**Passage provided:**
# # # #

Providing speaker de-identification and voice anonymity is difficult. Many existing systems seek to map a source speaker onto a target speaker, or an average of target speakers. However, it is easy for trained neural network systems to produce unintelligible or heavily distorted outputs that destroy the information carried in the voice signal. Additionally, comparative systems such as that proposed by Fahimeh Bahmaninezhad map distinctive characteristics of input speech to different but still distinctive characteristics in the output speech, allowing some form of identification. It is also difficult to de-identify a speaker yet maintain non-identifying characteristics of speech audio such as noise, gender and accent.
Therefore, what is needed are systems and methods for voice modification to allow for user anonymity and privacy.
Aspects and embodiments of the invention are set out in the independent claim(s).
In accordance with various aspects and embodiments of the present invention, there is provided a method of training a voice morphing apparatus. The method includes evaluating an objective function for a plurality of data samples, each data sample including an input for the voice morphing apparatus, the objective function being defined as a function of at least an output of the voice morphing apparatus, the objective function including: a first term based on speaker identification, the first term modifying the objective function proportional to a measure of speaker identification based on at least the output of the voice morphing apparatus; and a second term based on audio fidelity of at least the output of the voice morphing apparatus, the second term modifying the objective function proportional to a measure of audio fidelity between the output and the input of the voice morphing apparatus. The method further includes adjusting parameters of the voice morphing apparatus based on the evaluating.

# # # #

**Information provided:**
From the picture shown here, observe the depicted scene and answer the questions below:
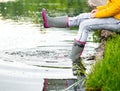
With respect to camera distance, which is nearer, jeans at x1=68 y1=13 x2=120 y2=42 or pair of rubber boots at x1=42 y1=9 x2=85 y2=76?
jeans at x1=68 y1=13 x2=120 y2=42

# # # #

**Exercises to complete:**
- A) Based on the voice morphing passage, mark each statement yes or no and quote the words from the passage that decide it. (i) Trained neural network systems can easily produce heavily distorted outputs. (ii) The second term of the objective function is based on speaker identification. (iii) The method adjusts the parameters of the voice morphing apparatus based on the evaluating.
- B) Retype a section of the voice morphing passage word for word, beginning at the words "Providing speaker de-identification" and stopping after "gender and accent.".
- C) In one to three sentences, explain why the voice morphing passage says the system proposed by Fahimeh Bahmaninezhad still allows some form of identification.

**Exercise results:**
- A)
(i) Yes: "it is easy for trained neural network systems to produce unintelligible or heavily distorted outputs"
(ii) No: "a second term based on audio fidelity of at least the output of the voice morphing apparatus"
(iii) Yes: "The method further includes adjusting parameters of the voice morphing apparatus based on the evaluating."

- B)
Providing speaker de-identification and voice anonymity is difficult. Many existing systems seek to map a source speaker onto a target speaker, or an average of target speakers. However, it is easy for trained neural network systems to produce unintelligible or heavily distorted outputs that destroy the information carried in the voice signal. Additionally, comparative systems such as that proposed by Fahimeh Bahmaninezhad map distinctive characteristics of input speech to different but still distinctive characteristics in the output speech, allowing some form of identification. It is also difficult to de-identify a speaker yet maintain non-identifying characteristics of speech audio such as noise, gender and accent.

- C) That system maps the distinctive characteristics of the input speech to characteristics in the output speech that are different but still distinctive. Because the output keeps distinctive traits, some form of identification remains possible.